8MM review

:. Director: Joel Schumacher
:. Starring: Nicolas Cage, Joaquin Phoenix
:. Running Time: 1:43
:. Year: 1999
:. Country: USA


  


Nicolas Cage and Joel Schumacher have us accustomed to their hits and misses, Face-Off & Snake Eye on the one hand and Falling Down & Batman & Robin on the other, the worst winning by knock out (For clemency's sake I've spared you the entire list.). With 8MM and the help of the writer of Seven, these 2 Hollywood mammoths have saved face by tackling one of the most taboo subjects.

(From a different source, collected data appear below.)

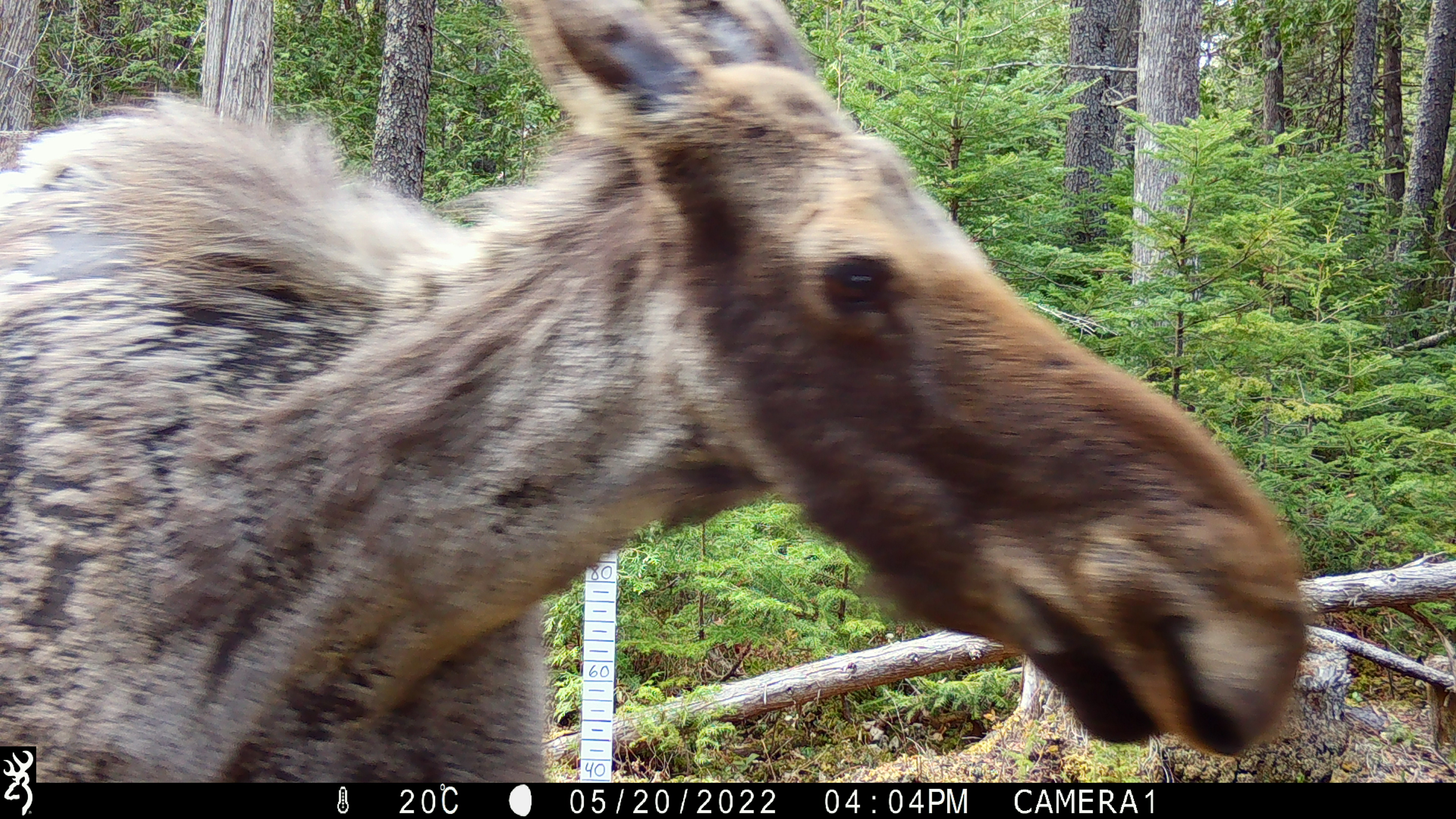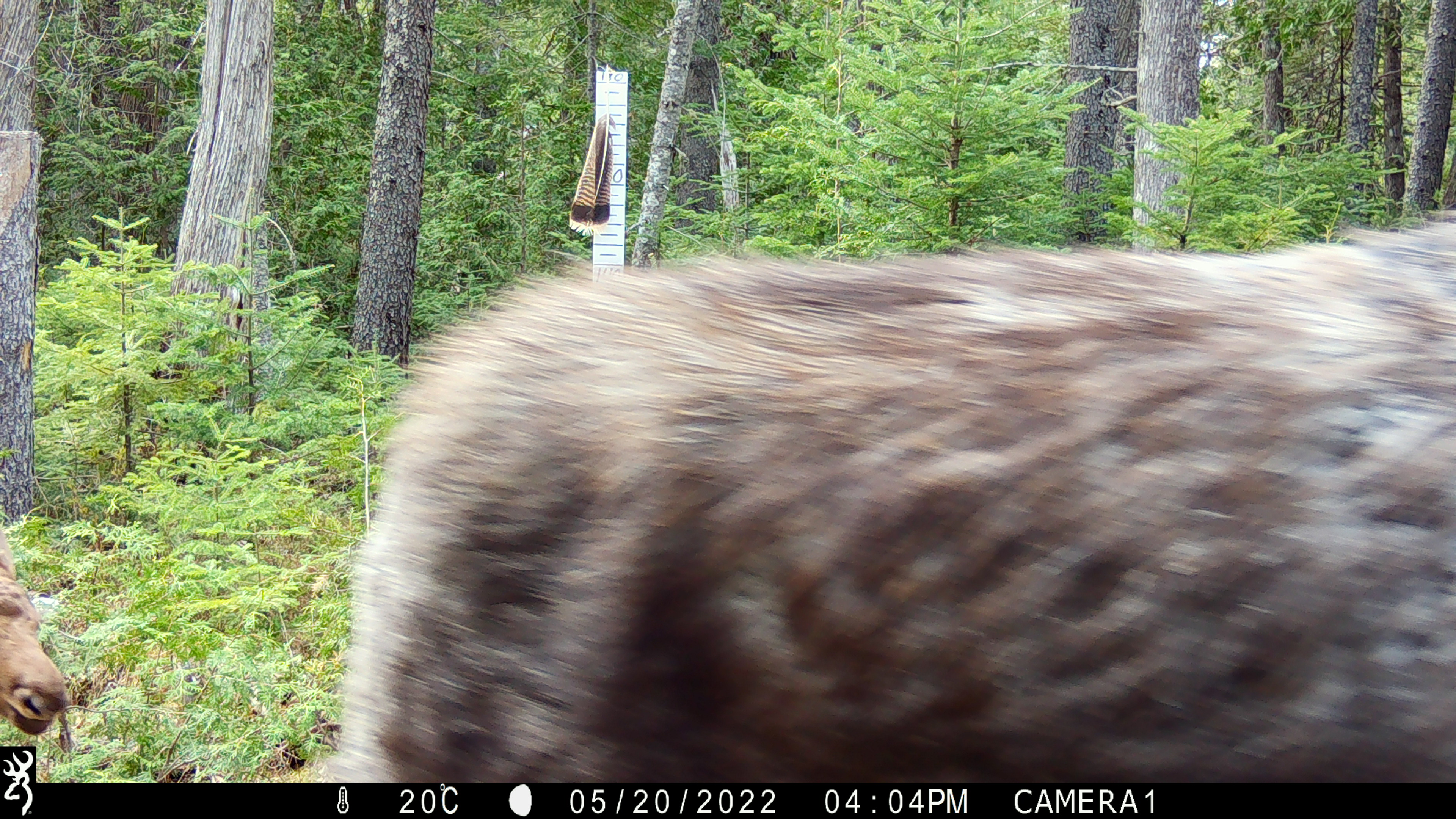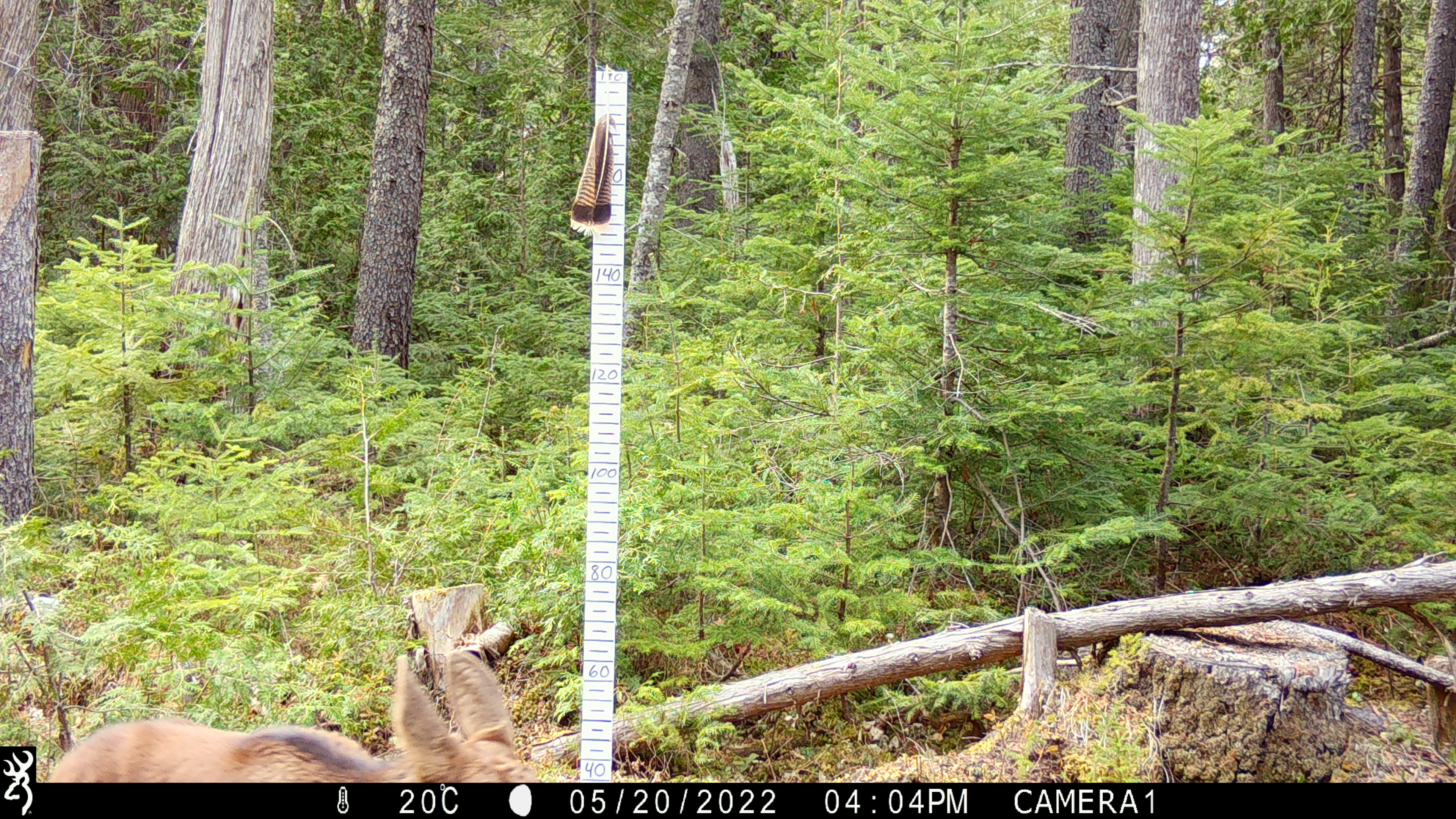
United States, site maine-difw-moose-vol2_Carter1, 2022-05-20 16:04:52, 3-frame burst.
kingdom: Animalia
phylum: Chordata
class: Mammalia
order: Artiodactyla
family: Cervidae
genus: Alces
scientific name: Alces alces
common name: moose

8MM is a descent into the abysses of human perversion. Nicholas Cage portrays an honest detective who takes on the responsibility of authenticating a snuff movie discovered in a millionaire's safe deposit box by his widow. Snuff movies are to cinema what UFO's are to certain redheaded FBI agent. Even if the existence of films where death is not simulated has never been proven, it is difficult to believe that there isn't someone somewhere twisted enough capable of such a thing. Nicholas Cage goes to find the young victim of this snuff film, guided by a sex shop clerk, the always convincing Joaquin Phoenix, into the nauseating lower depths of pornography and bondage. This "initiation" into an underground world is reminiscent of Al Pacino's role in Friedkin's Cruising.

The film, in gray tones, is suffocating but avoids voyeurism, whereas one can only imagine the result in the hands of a director like Adrian Lyne. All stratums of American society are thrown in the same bag, from the basest leach to the rich to the puritan, and 8MM succeeds by resisting to give some excuse or justification for the acts of crime committed. Don't wait for a moral at the end to renew your hope again like in some talk-show.

With respects to Nicholas Cage, for once he doesn't overdo it, the only exception being the scene where he first watches the snuff film, while Joaquin Phoenix realistically interprets a victim of the Hollywood dream. Finally, Joel Schumaker seems to master his subject (!!) and avoids inflicting us with the presence of Chris O'Donnell and Alicia Silverstone.

Like Cage's character, you won't leave unscathed from this voyage to the end of hell, which isn't all that far away, judging by the shelves of those shady neighborhood video stores.